Many reading this blog will, I'm sure, have got behind the 'Cage against the machine' campaign to get John Cage's silent suite 4.33 to Christmas number one. As well as sticking it to the (white teethed) man this exercise has given the opportunity to reflect on the joy of space in sound. In a world where we are all increasingly busy, music which enables us to take time out and relax can be a treat indeed.
In the 1960's and early 1970's the desire for a non-challenging sound providing lifestyle accompliment manifested itself in the genre known as easy listening. Bacharach and David led the way and many others soon followed. Small orchestras (often linked to TV or film theme work) would produce whole albums of covers of the day and their own original material. Many sound very twee nowadays and fully justify ending up in charity shops but one are two are gems indeed. Alan Tew produced a number of excellent recordings (most notably covers of the Pink Panther and Pentangle's Night Flight) and Daley Wilson, Geoff Love and James Last also made some recordings of note. Another record worth hunting down is the Exciting Sounds of Tomorrow by the Pete Moore Orchestra.

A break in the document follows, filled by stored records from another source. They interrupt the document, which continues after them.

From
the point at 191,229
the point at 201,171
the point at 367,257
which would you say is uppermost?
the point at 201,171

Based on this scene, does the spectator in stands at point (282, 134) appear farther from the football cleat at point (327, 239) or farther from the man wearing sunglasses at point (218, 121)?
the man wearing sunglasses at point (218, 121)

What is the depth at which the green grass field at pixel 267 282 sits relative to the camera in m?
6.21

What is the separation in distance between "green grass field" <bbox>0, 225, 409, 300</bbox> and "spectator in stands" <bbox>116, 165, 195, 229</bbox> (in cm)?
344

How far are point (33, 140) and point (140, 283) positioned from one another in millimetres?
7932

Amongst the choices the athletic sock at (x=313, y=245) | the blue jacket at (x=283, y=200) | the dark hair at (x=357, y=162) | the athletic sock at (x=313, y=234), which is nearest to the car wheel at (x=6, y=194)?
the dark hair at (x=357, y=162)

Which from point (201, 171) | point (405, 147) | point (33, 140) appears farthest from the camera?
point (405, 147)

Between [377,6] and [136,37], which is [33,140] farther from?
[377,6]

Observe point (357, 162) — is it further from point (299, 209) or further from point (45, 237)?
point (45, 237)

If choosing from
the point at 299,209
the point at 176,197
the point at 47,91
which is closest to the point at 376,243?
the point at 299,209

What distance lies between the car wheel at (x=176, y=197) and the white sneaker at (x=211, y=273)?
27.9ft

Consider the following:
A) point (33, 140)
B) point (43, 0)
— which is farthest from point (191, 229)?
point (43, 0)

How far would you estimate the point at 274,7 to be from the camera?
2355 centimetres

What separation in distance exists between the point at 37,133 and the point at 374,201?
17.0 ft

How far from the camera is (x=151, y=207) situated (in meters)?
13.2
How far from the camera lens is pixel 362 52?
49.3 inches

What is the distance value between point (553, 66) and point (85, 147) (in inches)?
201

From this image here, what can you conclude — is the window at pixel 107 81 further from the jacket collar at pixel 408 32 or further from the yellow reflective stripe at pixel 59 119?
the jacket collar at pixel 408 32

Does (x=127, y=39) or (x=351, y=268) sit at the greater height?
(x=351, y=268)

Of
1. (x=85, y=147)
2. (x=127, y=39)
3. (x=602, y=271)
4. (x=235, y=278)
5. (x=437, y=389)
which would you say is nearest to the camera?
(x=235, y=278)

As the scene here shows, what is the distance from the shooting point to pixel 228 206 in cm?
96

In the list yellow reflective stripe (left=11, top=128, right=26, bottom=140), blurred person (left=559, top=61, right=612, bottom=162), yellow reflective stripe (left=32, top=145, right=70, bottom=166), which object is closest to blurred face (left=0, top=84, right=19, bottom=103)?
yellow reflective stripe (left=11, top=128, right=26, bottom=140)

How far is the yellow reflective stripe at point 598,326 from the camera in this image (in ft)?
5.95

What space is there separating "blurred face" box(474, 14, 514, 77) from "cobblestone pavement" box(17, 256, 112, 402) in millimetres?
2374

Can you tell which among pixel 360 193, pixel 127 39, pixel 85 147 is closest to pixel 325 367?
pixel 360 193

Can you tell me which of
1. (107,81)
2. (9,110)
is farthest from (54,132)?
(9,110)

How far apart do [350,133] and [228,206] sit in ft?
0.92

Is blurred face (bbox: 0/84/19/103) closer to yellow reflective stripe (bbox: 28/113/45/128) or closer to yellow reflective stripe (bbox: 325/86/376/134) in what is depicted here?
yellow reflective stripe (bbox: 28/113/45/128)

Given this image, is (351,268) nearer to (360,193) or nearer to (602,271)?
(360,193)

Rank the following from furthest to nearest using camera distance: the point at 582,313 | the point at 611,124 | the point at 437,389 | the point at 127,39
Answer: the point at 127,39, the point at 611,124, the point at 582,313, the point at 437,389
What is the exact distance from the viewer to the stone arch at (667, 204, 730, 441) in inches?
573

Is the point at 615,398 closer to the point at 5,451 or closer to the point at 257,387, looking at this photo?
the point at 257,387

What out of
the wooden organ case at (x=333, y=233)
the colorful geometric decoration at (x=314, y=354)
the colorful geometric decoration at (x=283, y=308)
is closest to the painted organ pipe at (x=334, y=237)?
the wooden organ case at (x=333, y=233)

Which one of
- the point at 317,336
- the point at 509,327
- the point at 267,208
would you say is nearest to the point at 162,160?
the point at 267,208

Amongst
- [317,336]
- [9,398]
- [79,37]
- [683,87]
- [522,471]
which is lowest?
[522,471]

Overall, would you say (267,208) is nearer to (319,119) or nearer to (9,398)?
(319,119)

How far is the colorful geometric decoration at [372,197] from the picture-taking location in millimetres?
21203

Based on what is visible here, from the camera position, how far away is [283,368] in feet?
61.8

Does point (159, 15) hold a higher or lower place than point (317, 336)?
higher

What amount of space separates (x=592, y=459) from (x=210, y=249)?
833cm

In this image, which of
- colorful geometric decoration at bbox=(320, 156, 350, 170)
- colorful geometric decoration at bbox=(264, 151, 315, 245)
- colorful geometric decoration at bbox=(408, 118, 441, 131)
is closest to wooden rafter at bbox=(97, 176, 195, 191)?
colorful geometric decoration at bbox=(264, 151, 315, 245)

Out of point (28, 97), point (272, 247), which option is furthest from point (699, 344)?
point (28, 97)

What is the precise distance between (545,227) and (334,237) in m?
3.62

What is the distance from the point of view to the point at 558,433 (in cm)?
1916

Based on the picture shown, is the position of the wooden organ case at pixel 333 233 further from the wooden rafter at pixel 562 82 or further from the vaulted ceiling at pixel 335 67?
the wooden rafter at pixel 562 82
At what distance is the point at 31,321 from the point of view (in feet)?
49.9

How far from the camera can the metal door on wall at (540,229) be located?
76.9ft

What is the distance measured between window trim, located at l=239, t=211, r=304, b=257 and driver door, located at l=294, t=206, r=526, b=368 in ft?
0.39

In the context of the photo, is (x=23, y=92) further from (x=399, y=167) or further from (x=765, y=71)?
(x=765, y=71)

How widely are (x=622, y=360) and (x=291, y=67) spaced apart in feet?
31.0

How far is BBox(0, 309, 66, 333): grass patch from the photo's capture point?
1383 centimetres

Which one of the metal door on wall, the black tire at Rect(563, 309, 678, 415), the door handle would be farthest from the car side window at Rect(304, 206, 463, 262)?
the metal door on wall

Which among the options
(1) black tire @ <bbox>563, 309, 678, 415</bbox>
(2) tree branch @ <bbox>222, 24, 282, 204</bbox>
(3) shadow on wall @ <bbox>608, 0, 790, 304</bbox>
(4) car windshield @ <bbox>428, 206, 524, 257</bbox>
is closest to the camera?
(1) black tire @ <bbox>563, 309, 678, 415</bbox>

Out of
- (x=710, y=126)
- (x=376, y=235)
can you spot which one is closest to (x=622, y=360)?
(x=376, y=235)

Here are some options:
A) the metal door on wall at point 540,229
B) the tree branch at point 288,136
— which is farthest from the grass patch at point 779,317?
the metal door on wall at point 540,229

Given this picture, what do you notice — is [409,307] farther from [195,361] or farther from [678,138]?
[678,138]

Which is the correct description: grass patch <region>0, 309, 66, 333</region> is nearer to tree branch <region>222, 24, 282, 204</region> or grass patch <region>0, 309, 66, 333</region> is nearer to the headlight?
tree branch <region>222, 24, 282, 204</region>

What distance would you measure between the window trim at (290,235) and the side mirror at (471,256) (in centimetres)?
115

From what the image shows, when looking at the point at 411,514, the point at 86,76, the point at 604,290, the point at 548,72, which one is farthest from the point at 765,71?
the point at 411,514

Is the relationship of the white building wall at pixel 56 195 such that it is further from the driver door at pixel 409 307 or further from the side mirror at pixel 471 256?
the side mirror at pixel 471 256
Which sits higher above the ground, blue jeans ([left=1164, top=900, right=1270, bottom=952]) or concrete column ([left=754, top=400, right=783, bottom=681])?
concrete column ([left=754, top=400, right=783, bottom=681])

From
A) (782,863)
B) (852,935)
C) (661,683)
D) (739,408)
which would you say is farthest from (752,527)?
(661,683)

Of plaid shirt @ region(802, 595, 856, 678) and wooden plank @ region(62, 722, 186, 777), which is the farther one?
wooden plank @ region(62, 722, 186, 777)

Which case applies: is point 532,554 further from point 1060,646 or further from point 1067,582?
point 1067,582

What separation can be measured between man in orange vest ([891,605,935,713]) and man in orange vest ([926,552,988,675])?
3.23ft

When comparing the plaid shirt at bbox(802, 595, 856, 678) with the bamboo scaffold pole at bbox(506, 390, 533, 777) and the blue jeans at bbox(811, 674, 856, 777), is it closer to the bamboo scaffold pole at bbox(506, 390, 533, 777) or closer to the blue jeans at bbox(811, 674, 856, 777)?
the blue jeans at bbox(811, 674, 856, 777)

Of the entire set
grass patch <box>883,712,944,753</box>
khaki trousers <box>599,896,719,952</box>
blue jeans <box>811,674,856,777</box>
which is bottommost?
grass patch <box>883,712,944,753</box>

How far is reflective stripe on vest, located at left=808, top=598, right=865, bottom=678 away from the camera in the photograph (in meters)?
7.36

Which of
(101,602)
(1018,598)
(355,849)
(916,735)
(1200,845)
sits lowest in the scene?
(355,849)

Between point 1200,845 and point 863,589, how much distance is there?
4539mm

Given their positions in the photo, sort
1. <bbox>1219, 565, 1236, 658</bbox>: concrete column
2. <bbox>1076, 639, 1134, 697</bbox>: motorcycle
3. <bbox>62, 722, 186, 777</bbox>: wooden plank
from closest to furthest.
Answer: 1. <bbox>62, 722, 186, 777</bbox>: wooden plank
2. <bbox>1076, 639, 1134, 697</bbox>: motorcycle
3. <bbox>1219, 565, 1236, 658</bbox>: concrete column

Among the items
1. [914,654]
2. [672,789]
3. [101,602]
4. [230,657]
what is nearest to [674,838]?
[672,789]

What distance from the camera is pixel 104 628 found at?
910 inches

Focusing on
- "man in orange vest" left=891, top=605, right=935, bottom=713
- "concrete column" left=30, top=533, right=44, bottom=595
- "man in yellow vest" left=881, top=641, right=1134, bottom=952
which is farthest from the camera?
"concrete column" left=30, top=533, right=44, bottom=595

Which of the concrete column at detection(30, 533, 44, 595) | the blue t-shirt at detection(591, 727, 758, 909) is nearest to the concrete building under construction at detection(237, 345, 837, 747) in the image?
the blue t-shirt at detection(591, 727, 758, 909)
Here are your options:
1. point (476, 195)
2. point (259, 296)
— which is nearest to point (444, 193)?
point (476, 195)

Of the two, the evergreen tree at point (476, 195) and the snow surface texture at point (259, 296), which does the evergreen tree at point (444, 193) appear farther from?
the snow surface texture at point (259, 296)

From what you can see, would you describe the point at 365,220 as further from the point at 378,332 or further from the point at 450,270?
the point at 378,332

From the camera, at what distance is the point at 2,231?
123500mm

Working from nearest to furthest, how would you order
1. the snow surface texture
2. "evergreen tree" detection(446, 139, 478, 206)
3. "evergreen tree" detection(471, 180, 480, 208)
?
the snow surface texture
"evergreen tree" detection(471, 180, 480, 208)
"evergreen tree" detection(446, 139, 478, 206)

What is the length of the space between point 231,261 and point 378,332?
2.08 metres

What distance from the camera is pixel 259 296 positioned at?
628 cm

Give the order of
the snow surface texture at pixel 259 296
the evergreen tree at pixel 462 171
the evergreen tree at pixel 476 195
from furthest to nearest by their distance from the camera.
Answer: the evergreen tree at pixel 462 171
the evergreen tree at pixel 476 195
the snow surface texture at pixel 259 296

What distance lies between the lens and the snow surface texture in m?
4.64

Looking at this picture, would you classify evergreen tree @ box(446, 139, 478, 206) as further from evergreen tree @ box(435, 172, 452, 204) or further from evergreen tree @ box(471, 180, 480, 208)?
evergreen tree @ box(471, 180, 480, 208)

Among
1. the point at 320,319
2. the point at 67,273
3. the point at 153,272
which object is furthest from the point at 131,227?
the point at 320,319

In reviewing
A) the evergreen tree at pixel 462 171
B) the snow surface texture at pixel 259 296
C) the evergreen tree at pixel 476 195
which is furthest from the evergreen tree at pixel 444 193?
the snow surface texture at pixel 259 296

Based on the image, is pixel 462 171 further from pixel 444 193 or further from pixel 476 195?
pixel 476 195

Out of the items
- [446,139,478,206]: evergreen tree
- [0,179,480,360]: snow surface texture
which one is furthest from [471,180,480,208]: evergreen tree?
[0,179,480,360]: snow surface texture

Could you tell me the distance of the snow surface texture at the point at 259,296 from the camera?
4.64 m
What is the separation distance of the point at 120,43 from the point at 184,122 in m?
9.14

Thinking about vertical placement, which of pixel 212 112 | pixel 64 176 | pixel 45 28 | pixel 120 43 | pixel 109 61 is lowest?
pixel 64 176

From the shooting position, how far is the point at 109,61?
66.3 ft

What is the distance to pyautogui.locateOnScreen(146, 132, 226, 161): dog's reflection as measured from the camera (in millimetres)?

Moore was a British arranger who worked with Bob Hope, Bing Crosby and Ted Heath among others and wrote string arrangements for London Weekend Television. He will be forever remembered for writing Asteroid, known to millions as the Pearl and Dean music ('Papah papah papa pa papapapah...')
If you are looking for hi-tempo then this album isn't the place. This is simply a record of smooth sounds of the day played really well. Jimmy Webb's all time classic Witicha Lineman kicks things off, its synthesized horns creating a sense of haunting nostalgia. The Beatle's Fool on the Hill soon follows - almost unrecognisable at first before a flute picks out the melody. A couple of Henry Mancini covers feature before Sinatra's It was a very good year. The real highlight of side one though is Windmills of my Mind. This track breaks out of mid pace and is played out as an up tempo bossa nova. Somehow this works and a song which I've generally always passed over is re-invented as a dancefloor monster.
Side two kicks off with Green Onions, less funky than the original and slowed down to give it a slightly regal feel,it's a good version. The funky vibe is maintained with Catwalk and Take 8 (both Moore original compositions) before the album signs off with a cover of You've made me so very happy. Unlike most albums of this type, this is an album you can happily sit and listen to from star to finish without it beginning to grate. Its also not impossible to track down so if you see it, snap it up!